→ Çıkarılan Metin:
- - - - - - -
İrade açıklamalarındaki uygunlukta, sözleşmeyi oluşturan bütün objektif ve sübjektif esaslı noktaların açıkça beyan edilmesi gerekmektedir. Bir sözleşmenin objektif esaslı noktalarını sözleşmenin tip ve türünü belirleyen ve asgari içeriğini oluşturan hususlar olarak nitelendirilmekteyken, sübjektif esaslı noktalarını ise sözleşmenin içeriğine taraflarca birlikte konulan ya da karşı tarafın bilgisi altında yalnız bir tarafça sözleşmede yer alması mutlaka istenen hususlardır. Kanun hükmünden hareketle irade açıklamalarının birbirine uygun düşmemesi durumunda “uyuşmazlık” meydana gelmekte ve bu durumda sözleşmenin akdedilmesi söz konusu olmamaktadır.4

Bir diğer husus ise iradenin varlığının yeterli olmadığı, bu iradenin mutlaka beyan edilmesi gerektiğidir. İradenin açıklanması açık veya örtülü olabilmektedir. Açıklanan irade beyanlarından önceki “öneri”, diğeri ise “kabul” adını almaktadır. Bu durumda açıklanan irade beyanlarından hangisinin öneri, hangisinin kabul olduğunu belirlemek çok önemlidir. Çünkü öneri sahibi, bu beyanı ile bağlıdır. Karşı taraf öneri ile uyumlu irade beyanında bulunursa yani kabul beyanı açıklarsa taraflar arasında sözleşmenin kurulduğu kabul edilmektedir5 . Sözleşme eğer borç sözleşmesi ise; taraflardan biri “alacaklı” yani edimi talep yetkisine sahip olan, diğeri “borçlu” yani edimi ifa ile yükümlü bulunan şeklinde adlandırılmaktadır.

Özel hukuk bağlamında, sözleşme serbestîsinin esas dayanağı irade özerkliğidir. İrade özerkliği sayesinde kişilerin, diğer kişiler ile arasında hukuki ilişkilerini düzenlemede hukuk düzeninin sınırları içinde kaldığı sürece dilediği gibi sözleşme akdetme yetkisi tanımaktadır. İrade özerkliği, sözleşmeler açısından üç temel ilkeyi bünyesinde barındırmaktadır. Bunlar, sözleşme özgürlüğü ilkesi, eşitlik ilkesi ve hukuki işlemlerde (sözleşmelerde) şekil serbestîsi ilkesi olarak karşımıza çıkmaktadır6 .
- - - - - - -
→ Kayıtlı Materyal:
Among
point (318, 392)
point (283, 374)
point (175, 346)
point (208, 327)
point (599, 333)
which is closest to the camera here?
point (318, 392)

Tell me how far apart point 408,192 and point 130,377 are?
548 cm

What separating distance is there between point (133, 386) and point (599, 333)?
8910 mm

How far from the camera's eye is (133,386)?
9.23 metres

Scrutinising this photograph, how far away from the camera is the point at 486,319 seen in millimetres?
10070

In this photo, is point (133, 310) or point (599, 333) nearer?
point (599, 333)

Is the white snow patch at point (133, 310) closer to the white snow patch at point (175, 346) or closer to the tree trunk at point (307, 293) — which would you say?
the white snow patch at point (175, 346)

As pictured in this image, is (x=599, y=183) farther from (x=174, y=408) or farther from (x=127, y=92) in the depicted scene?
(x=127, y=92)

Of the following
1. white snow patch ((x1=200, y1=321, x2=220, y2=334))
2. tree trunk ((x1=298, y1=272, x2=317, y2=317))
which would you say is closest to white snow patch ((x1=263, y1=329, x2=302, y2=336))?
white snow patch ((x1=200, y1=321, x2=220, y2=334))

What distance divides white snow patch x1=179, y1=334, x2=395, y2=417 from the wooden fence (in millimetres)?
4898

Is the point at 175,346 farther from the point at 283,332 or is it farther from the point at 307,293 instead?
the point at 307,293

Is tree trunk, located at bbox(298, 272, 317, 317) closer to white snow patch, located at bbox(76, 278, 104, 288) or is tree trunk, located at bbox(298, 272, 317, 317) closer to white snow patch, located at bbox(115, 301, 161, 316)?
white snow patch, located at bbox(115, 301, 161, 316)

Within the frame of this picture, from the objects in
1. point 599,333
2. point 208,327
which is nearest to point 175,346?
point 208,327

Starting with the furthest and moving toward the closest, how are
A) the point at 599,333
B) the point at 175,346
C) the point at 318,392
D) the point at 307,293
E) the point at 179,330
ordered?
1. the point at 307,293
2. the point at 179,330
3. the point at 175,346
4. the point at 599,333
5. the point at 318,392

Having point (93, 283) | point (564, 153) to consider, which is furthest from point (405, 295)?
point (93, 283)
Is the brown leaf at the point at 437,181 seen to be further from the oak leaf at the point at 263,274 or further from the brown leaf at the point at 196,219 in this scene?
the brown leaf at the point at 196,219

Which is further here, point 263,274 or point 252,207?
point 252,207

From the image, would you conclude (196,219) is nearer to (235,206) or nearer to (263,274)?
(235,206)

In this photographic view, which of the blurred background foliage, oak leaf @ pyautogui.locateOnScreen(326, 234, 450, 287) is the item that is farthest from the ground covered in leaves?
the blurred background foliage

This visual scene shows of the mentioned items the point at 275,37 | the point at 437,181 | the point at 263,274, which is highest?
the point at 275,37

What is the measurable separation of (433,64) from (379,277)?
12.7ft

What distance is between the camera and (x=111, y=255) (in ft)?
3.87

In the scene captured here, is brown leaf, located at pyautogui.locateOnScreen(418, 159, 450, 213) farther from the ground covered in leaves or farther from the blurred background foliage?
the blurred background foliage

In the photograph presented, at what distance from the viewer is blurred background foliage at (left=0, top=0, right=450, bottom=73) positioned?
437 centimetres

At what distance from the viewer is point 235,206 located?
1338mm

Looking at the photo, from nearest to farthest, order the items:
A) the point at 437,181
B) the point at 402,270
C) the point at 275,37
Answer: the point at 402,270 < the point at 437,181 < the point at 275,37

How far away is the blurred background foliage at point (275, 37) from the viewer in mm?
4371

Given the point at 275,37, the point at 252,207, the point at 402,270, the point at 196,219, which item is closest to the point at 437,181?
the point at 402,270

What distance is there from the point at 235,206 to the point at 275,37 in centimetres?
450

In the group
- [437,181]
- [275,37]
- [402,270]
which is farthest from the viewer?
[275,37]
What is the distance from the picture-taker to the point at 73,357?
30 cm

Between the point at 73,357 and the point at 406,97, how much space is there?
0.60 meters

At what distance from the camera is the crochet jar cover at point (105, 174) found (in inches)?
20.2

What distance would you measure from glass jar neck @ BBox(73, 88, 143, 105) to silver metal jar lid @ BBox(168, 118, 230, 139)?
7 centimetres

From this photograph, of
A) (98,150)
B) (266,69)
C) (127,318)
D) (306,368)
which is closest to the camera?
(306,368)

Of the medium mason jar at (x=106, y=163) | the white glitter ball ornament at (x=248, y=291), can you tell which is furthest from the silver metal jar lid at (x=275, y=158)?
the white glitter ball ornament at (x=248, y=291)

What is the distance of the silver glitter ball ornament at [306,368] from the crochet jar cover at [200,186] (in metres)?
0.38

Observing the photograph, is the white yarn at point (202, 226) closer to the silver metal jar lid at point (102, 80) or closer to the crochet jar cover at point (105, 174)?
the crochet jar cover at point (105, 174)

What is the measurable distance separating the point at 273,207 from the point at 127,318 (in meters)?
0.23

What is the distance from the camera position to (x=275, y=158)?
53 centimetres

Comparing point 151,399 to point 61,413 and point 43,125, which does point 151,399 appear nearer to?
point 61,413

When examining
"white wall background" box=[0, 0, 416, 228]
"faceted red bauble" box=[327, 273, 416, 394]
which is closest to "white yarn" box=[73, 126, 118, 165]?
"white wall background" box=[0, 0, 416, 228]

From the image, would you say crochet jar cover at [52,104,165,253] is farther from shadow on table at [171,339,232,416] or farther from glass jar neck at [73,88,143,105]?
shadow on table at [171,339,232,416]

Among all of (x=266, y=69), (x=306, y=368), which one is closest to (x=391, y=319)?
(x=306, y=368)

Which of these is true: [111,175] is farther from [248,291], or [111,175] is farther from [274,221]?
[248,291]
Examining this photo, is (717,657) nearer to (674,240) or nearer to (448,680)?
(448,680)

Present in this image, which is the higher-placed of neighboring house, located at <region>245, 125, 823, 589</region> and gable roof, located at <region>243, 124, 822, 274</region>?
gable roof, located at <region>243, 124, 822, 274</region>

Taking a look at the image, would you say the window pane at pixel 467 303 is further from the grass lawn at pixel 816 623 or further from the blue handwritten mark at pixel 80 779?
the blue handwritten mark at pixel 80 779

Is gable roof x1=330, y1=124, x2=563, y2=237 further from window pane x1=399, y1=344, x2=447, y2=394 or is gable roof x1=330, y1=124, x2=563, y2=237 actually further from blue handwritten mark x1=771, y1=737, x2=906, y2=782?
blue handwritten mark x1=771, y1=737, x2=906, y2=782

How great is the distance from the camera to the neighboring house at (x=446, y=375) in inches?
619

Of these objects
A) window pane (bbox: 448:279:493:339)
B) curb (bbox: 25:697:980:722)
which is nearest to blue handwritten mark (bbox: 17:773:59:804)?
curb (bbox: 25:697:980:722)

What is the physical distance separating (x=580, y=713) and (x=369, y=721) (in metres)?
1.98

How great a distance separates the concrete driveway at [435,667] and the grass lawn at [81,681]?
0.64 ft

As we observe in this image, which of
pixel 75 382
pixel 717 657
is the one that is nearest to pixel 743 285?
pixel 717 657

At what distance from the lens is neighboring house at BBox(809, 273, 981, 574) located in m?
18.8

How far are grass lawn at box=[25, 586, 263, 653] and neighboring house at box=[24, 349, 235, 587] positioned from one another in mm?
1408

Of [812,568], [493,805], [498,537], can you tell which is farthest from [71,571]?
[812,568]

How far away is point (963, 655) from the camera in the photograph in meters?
- - - - - - -
→ Yapılacaklar:
a. Sözleşme hukuku metninde "Bir diğer husus" ile başlayıp "bulunan şeklinde adlandırılmaktadır." ifadesine kadar süren bölümü hiçbir değişiklik yapmadan yeniden yazın.
b. Sözleşme hukuku metnine göre aşağıdaki soruları yanıtlayın:
(i) Açıklanan irade beyanlarından önce gelen hangi adı alır?
(ii) İrade açıklamaları birbirine uygun düşmediğinde ortaya çıkan duruma ne denir?
(iii) Özel hukukta sözleşme serbestîsinin esas dayanağı nedir?
c. Sözleşme hukuku metninde irade özerkliğinin sözleşmeler açısından barındırdığı belirtilen temel ilkelerin tamamını sıralayın.

→ Görev Bazında Sonuçlar:
a.
Bir diğer husus ise iradenin varlığının yeterli olmadığı, bu iradenin mutlaka beyan edilmesi gerektiğidir. İradenin açıklanması açık veya örtülü olabilmektedir. Açıklanan irade beyanlarından önceki “öneri”, diğeri ise “kabul” adını almaktadır. Bu durumda açıklanan irade beyanlarından hangisinin öneri, hangisinin kabul olduğunu belirlemek çok önemlidir. Çünkü öneri sahibi, bu beyanı ile bağlıdır. Karşı taraf öneri ile uyumlu irade beyanında bulunursa yani kabul beyanı açıklarsa taraflar arasında sözleşmenin kurulduğu kabul edilmektedir5 . Sözleşme eğer borç sözleşmesi ise; taraflardan biri “alacaklı” yani edimi talep yetkisine sahip olan, diğeri “borçlu” yani edimi ifa ile yükümlü bulunan şeklinde adlandırılmaktadır.

b.
(i) Öneri
(ii) Uyuşmazlık
(iii) İrade özerkliği

c.
- Sözleşme özgürlüğü ilkesi
- Eşitlik ilkesi
- Hukuki işlemlerde (sözleşmelerde) şekil serbestîsi ilkesi